▶ _抽出テキスト_:
══════════════════════════════
なぜ中国道は、“未開後進の山地高原地帯”を目指したのか・・・歴史で紐解く高速道路

  • 中国道の神戸JCT付近の混雑区間の様子

    中国道の神戸JCT付近の混雑区間の様子

中国地方には、東西に縦貫する高速道路が3本ある。最初に開通したのは、中央部を貫く中国道(正式名称:中国縦貫自動車道)で、その14年後に山陽道が全線開通。山陰道は現在も建設中だ。

中国地方の主要都市はすべて海岸近くにあり、中国道が通過する中央部には、津山・新見・三次といった小都市しかない。中国地方最大の都市である広島市も避けるように、中心部から20km以上北を通過している。地形が険しく設計年次が古いため、カーブが多いことでも有名だ。
いったいなぜ中国地方最初の高速道路は、こんなルートになったのか。

その裏には、田中精一という一人の民間人の提案があった。現在は忘れられているが、「高速道路の父」とも呼ばれる人物だ。

中国道を提唱したのは「高速道路の父」田中精一

田中氏はもともと地方の一実業家(その後参議院議員)に過ぎなかったが、国を思う強い志を持った人物だった。戦後、日本の将来計画を研究し、マッカーサーや昭和天皇に直訴するなど、積極的な活動を行ったが、その提案のひとつが、「国土開発縦貫自動車道構想」という高速道路計画だった。
══════════════════════════════
▶ _提供資料_:
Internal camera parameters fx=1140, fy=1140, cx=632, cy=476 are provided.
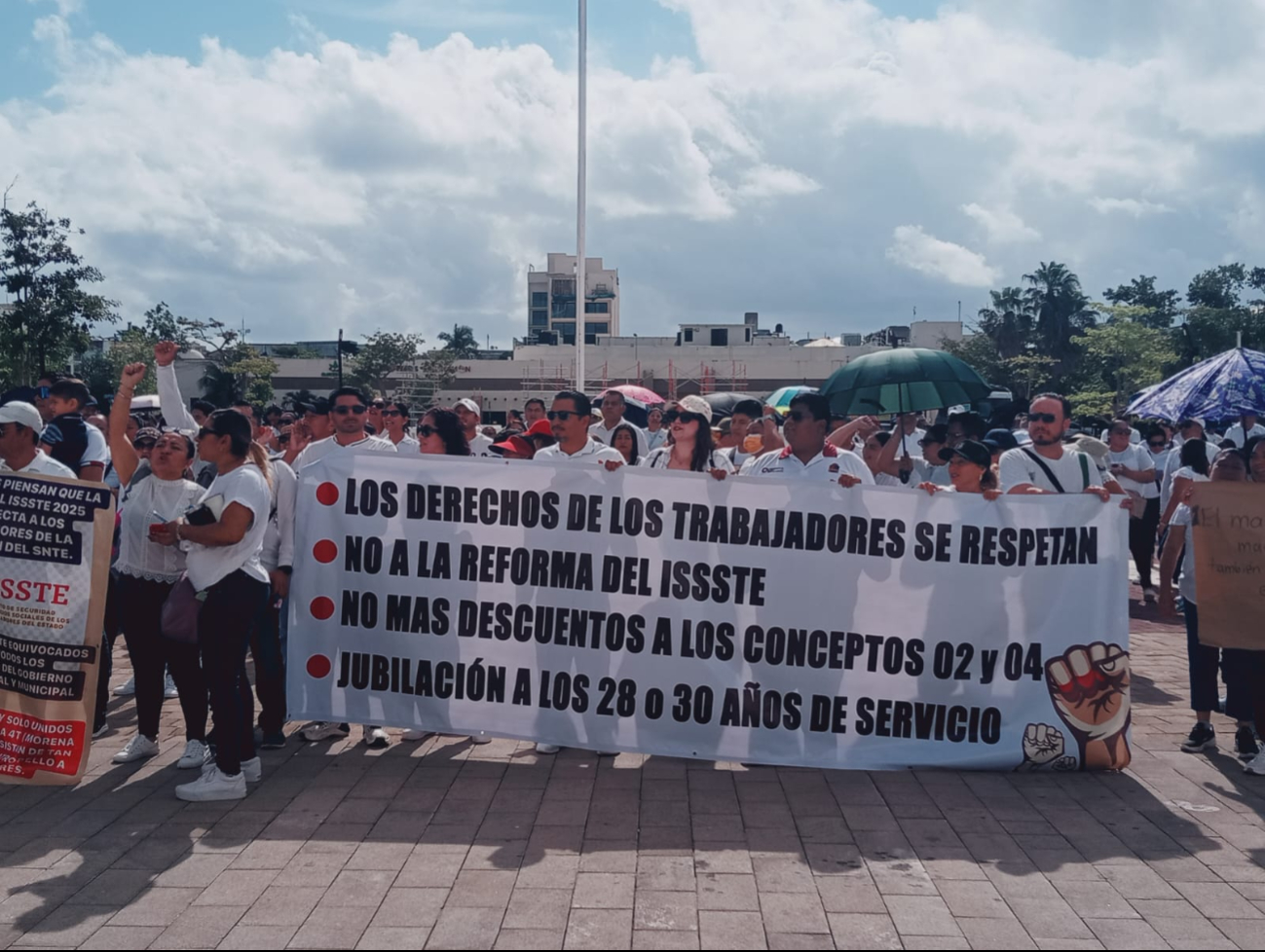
══════════════════════════════
▶ _取り組む課題_:
**a)** 中国道の文章によると、中国道は広島市の中心部からどれくらい北を通過しているか。
**b)** 中国道の文章を、最後の文のあとから書き継げ。

▶ _課題ごとの解答_:
**a)** 中心部から20km以上北を通過している。

**b)**
この計画に多くの政治家が賛同し、昭和32年(1957年)、国土開発縦貫自動車道建設法が成立。日本の高速道路計画の最初の一歩となった。一民間人の構想に、与野党問わず多数の政治家が動かされたのは、田中プランに強い説得力があったからである。

  • 高速道路計画の変遷

引用:国土交通省「これまでのネットワークの経緯と検証」
https://www.mlit.go.jp/road/ir/ir-council/hw_arikata/pdf9/3.pdf

各路線のルートに関しては、多くが構想通りとはならなかったが、中国道に関しては、ほぼそのまま実現した。

田中プランの特徴は、あえて大都市を避け、山地を通るルートを取っていることだ。その典型例が中国道である。おかげで中国道は、山陽道の開通後交通量が激減し、メリットの少ない公共投資になってしまった。今では「いったいナゼここに?」としか思えないが、その背景には、戦後間もない時期の日本の社会事情があった。

国土開発縦貫自動車道建設法のベースとなった田中プランには、次のように記されていた(要旨)。

その1「北海道から九州にいたる延長約3000キロを、高速道路によって最短距離・最短時間で結ぶ」

高速道路は基本的に1本(だけ)の背骨だった。当時の日本の国力を考えたら、何本も建設するのは現実的ではないと考えたのだろう。

その2「日本は国土の20%程度の平野部に人口が集中しており、山地高原地帯の土地利用度は極めて低い。これら未開後進の山地高原地帯を縦貫することで、国民生活領域を拡大し、外に失った領土を内に求める」

あえて大都市を避けて山地を通るのは、開発を兼ねてのこと。戦前、日本は余剰人口を満州国などへ移民させていたが、戦後はそれが不可能になったことから、開発を「内に求める」しかないと考えたのである。加えて当時の日本は食糧難。田中プランのルートなら、高速道路によって貴重な耕地が潰されることもない。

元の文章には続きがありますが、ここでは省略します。